On 3/7/19 1:45 PM, Alexander Duyck wrote:
> On Thu, Mar 7, 2019 at 5:09 AM Nitesh Narayan Lal <nit...@redhat.com> wrote:
>>
>> On 3/6/19 5:05 PM, Alexander Duyck wrote:
>>> On Wed, Mar 6, 2019 at 11:07 AM Nitesh Narayan Lal <nit...@redhat.com> 
>>> wrote:
>>>> On 3/6/19 1:00 PM, Alexander Duyck wrote:
>>>>> On Wed, Mar 6, 2019 at 7:51 AM Nitesh Narayan Lal <nit...@redhat.com> 
>>>>> wrote:
>>>>>> The following patch-set proposes an efficient mechanism for handing 
>>>>>> freed memory between the guest and the host. It enables the guests with 
>>>>>> no page cache to rapidly free and reclaims memory to and from the host 
>>>>>> respectively.
>>>>>>
>>>>>> Benefit:
>>>>>> With this patch-series, in our test-case, executed on a single system 
>>>>>> and single NUMA node with 15GB memory, we were able to successfully 
>>>>>> launch 5 guests(each with 5 GB memory) when page hinting was enabled and 
>>>>>> 3 without it. (Detailed explanation of the test procedure is provided at 
>>>>>> the bottom under Test - 1).
>>>>>>
>>>>>> Changelog in v9:
>>>>>>         * Guest free page hinting hook is now invoked after a page has 
>>>>>> been merged in the buddy.
>>>>>>         * Free pages only with order 
>>>>>> FREE_PAGE_HINTING_MIN_ORDER(currently defined as MAX_ORDER - 1) are 
>>>>>> captured.
>>>>>>         * Removed kthread which was earlier used to perform the 
>>>>>> scanning, isolation & reporting of free pages.
>>>>> Without a kthread this has the potential to get really ugly really
>>>>> fast. If we are going to run asynchronously we should probably be
>>>>> truly asynchonous and just place a few pieces of data in the page that
>>>>> a worker thread can use to identify which pages have been hinted and
>>>>> which pages have not.
>>>> Can you please explain what do you mean by truly asynchronous?
>>>>
>>>> With this implementation also I am not reporting the pages synchronously.
>>> The problem is you are making it pseudo synchronous by having to push
>>> pages off to a side buffer aren't you? In my mind we should be able to
>>> have the page hinting go on with little to no interference with
>>> existing page allocation and freeing.
>> We have to opt one of the two options:
>> 1. Block allocation by using a flag or acquire a lock to prevent the
>> usage of pages we are hinting.

----------------------------------------

### AIM
In the email thread on free page hinting above, list every change given under "Changelog in v9:".

----------------------------------------

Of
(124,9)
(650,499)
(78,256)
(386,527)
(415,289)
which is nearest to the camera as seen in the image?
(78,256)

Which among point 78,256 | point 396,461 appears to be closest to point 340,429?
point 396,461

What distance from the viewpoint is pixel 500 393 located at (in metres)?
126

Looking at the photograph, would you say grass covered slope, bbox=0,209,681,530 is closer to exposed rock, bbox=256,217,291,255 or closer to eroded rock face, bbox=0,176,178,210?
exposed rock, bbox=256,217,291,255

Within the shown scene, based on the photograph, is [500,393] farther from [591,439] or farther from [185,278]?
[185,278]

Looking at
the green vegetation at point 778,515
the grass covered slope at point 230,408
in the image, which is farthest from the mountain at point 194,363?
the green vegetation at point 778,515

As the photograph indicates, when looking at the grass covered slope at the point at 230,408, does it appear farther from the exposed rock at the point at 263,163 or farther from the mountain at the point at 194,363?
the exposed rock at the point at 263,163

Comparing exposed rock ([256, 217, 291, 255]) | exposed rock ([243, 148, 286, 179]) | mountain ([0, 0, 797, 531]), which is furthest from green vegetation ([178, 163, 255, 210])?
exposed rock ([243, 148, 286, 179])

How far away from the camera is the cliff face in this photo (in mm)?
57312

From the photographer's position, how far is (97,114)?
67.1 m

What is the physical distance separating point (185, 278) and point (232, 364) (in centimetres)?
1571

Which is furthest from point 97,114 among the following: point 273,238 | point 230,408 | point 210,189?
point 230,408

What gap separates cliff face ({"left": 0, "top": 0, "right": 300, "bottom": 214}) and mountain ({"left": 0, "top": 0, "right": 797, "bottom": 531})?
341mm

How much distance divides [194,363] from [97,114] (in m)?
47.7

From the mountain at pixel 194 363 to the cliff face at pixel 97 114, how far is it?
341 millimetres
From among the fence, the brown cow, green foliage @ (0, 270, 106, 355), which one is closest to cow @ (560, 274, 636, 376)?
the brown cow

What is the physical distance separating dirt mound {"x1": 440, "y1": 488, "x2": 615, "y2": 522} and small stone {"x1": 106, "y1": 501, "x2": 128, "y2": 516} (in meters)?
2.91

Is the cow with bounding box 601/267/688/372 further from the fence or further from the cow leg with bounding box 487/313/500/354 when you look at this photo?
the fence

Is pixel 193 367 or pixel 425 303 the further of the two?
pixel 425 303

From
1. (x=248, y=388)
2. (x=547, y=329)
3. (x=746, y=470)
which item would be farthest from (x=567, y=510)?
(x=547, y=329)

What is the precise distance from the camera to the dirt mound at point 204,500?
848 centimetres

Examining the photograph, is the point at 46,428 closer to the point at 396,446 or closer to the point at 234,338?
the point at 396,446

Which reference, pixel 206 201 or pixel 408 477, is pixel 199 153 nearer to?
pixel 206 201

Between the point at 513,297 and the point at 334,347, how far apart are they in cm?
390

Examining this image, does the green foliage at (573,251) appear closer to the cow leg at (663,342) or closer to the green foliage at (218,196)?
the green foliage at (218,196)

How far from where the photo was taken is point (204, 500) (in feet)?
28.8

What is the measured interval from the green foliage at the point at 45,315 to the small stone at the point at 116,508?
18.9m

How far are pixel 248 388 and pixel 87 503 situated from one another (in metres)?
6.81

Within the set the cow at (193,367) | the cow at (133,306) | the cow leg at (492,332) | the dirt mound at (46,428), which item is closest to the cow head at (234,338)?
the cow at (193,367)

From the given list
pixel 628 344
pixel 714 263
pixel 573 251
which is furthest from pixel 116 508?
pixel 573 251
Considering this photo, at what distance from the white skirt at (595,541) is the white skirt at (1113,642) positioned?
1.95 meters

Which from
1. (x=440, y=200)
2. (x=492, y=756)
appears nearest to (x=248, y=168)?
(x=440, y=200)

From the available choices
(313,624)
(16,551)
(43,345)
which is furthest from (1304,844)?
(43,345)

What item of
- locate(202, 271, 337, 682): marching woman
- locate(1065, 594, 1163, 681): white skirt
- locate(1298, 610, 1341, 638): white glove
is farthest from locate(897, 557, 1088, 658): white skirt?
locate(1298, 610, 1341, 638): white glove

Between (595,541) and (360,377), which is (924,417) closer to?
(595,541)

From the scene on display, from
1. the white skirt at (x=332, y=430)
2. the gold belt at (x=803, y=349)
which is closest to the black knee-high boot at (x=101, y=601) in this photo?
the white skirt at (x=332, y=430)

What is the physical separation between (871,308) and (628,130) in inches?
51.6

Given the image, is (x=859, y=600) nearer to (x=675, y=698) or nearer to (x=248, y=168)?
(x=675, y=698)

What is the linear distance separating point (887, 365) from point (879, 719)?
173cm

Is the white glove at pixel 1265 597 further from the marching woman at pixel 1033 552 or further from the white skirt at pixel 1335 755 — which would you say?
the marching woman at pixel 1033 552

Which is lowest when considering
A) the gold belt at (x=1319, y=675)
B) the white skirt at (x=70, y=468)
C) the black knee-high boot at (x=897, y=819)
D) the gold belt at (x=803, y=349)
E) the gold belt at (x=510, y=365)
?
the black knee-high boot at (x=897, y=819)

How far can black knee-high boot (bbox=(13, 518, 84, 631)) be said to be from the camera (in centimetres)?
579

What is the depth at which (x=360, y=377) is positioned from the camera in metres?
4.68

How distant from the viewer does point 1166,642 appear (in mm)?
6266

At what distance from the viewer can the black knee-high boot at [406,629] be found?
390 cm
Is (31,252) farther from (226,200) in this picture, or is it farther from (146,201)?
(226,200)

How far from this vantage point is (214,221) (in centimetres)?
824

----------------------------------------

### FINISHED TASK
- The guest free page hinting hook is now invoked after a page has been merged in the buddy.
- Only free pages with order FREE_PAGE_HINTING_MIN_ORDER (currently defined as MAX_ORDER - 1) are captured.
- The kthread that was earlier used to perform the scanning, isolation and reporting of free pages was removed.